### Document segment
┄┄┄┄┄┄

Other implementation strategies, such those presented by Dalessandro et al. [8], Lev et al. [28], and Carvalho et al. [10], have focused on taking advantage of both hardware and software. In hybrid systems (HyTM), transactions can be executed concurrently using both hardware and software support, whereas phased systems (PhTM) split the execution in phases. In a phase, all transactions execute in the same mode (e.g., hardware or software), thus, simplifying the implementation when compared to HyTM as noticed in [21]. Even with all the advances and improvements seen in the last decade on TM research, works on programmability aspects are limited [2, 6]. This article aims to start filling this gap by providing new opportunities for performance enhancement through barrier elision in the Clang/LLVM compiler. Library support, although suitable for research, requires programmers to manually use the transactional API to instrument accesses to shared memory, lowering the level of abstraction that TM aims to achieve. This requirement creates a steep learning curve for newcomers because extremely careful attention must be paid to when transactions are manually instrumented in order to avoid incorrect or unnecessary instrumentation.
Support for TM in unmanaged languages only recently started to appear in the GNU Compiler Collection (GCC) [1]. Although Intel offered compiler support from 2008 to 2012, it was never part of its main compiler (ICC) and is now discontinued. Support for TM in the C language dates back to 2014 in GCC (version 4.7) and, for C++, to 2016 (version 6.1). GCC’s runtime support is heavily based on Intel®’s TM ABI [19], which is also used in the added support proposed in this work for Clang/LLVM (see Section 3).

2.1 Transactional Memory Support in GCC

The transactional support provided by GCC [1] is composed of three parts: (i) language support to annotate transactional blocks and functions (Section 2.1.1); (ii) transactional code generation that inserts memory access barriers and other calls to the transactional runtime (Section 2.1.2), and (iii) the runtime library itself shipped with the compiler (Section 2.1.3). Compilers that support TM for other languages than C/C++ exist, but GCC, to the best of our knowledge, is the only C/C++ compiler that is still maintained which support TM. Intel offered a prototype C/C++ compiler that supported STM but it was discontinued in 2010. As TMFree is a C/C++ extension, GCC is the only available baseline used for comparison in Section 5.

2.1.1 Language Support.

Transactional blocks only allow calls to TM_SAFE and TM_PURE 5 functions. Functions marked with TM_SAFE are cloned by the compiler, producing a copy of the original function with all memory accesses instrumented with runtime calls. As for TM_PURE functions, the compiler assumes that they do not have side-effects, thus, no instrumentation is performed. If a function has neither the safe nor the pure attribute, it is considered unsafe. GCC also supports unsafe function calls by means of relaxed transactions.

2.1.2 Transactional Code Generation.

For each transactional block, GCC generates two copies of the code within the block: one with the memory accesses instrumented with the runtime library, and another without any instrumentation that can be used, for instance, with HTM, or other alternative synchronization mechanisms.

┄┄┄┄┄┄

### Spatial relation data
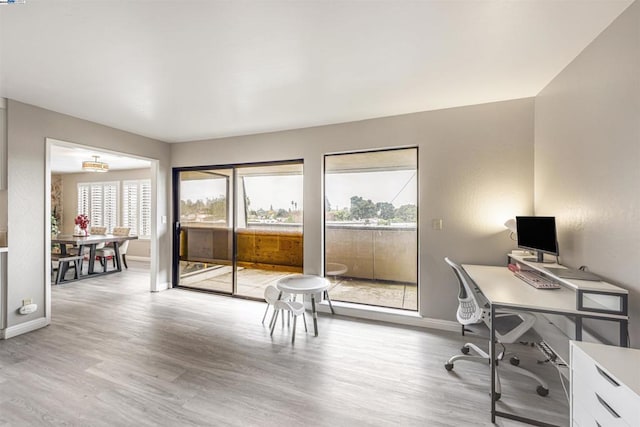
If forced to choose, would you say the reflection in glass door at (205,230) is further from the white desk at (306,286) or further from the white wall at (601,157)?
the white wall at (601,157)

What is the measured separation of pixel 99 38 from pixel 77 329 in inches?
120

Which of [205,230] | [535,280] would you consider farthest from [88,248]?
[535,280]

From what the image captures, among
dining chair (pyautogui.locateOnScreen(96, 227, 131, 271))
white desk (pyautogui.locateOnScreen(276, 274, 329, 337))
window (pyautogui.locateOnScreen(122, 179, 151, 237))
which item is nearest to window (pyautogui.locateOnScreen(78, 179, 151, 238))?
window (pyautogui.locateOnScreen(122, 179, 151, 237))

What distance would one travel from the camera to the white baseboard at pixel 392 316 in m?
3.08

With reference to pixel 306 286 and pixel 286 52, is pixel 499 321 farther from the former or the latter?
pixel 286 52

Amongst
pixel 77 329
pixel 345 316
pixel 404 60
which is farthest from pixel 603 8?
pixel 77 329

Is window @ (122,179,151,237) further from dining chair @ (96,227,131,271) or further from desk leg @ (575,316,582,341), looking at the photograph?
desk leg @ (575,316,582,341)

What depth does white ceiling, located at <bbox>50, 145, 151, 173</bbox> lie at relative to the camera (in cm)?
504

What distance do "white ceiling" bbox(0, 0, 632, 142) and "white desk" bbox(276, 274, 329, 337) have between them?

┄┄┄┄┄┄

### Exercise tasks
a – Render this sentence from the text on transactional memory support into Spanish: "If a function has neither the safe nor the pure attribute, it is considered unsafe."
b – Recast part of the listing as a numbered list that omits blank lines. Begin at the line of the listing that contains "From what the image captures, among" and continue through the end of the listing.

### Answers to the exercise
a – Si una función no tiene ni el atributo safe ni el atributo pure, se considera insegura.

b –
1. From what the image captures, among
2. dining chair (pyautogui.locateOnScreen(96, 227, 131, 271))
3. white desk (pyautogui.locateOnScreen(276, 274, 329, 337))
4. window (pyautogui.locateOnScreen(122, 179, 151, 237))
5. which item is nearest to window (pyautogui.locateOnScreen(78, 179, 151, 238))?
6. window (pyautogui.locateOnScreen(122, 179, 151, 237))
7. What distance would one travel from the camera to the white baseboard at pixel 392 316 in m?
8. 3.08
9. With reference to pixel 306 286 and pixel 286 52, is pixel 499 321 farther from the former or the latter?
10. pixel 286 52
11. Amongst
12. pixel 77 329
13. pixel 345 316
14. pixel 404 60
15. which is farthest from pixel 603 8?
16. pixel 77 329
17. Is window @ (122,179,151,237) further from dining chair @ (96,227,131,271) or further from desk leg @ (575,316,582,341), looking at the photograph?
18. desk leg @ (575,316,582,341)
19. What depth does white ceiling, located at <bbox>50, 145, 151, 173</bbox> lie at relative to the camera (in cm)?
20. 504
21. What distance do "white ceiling" bbox(0, 0, 632, 142) and "white desk" bbox(276, 274, 329, 337) have between them?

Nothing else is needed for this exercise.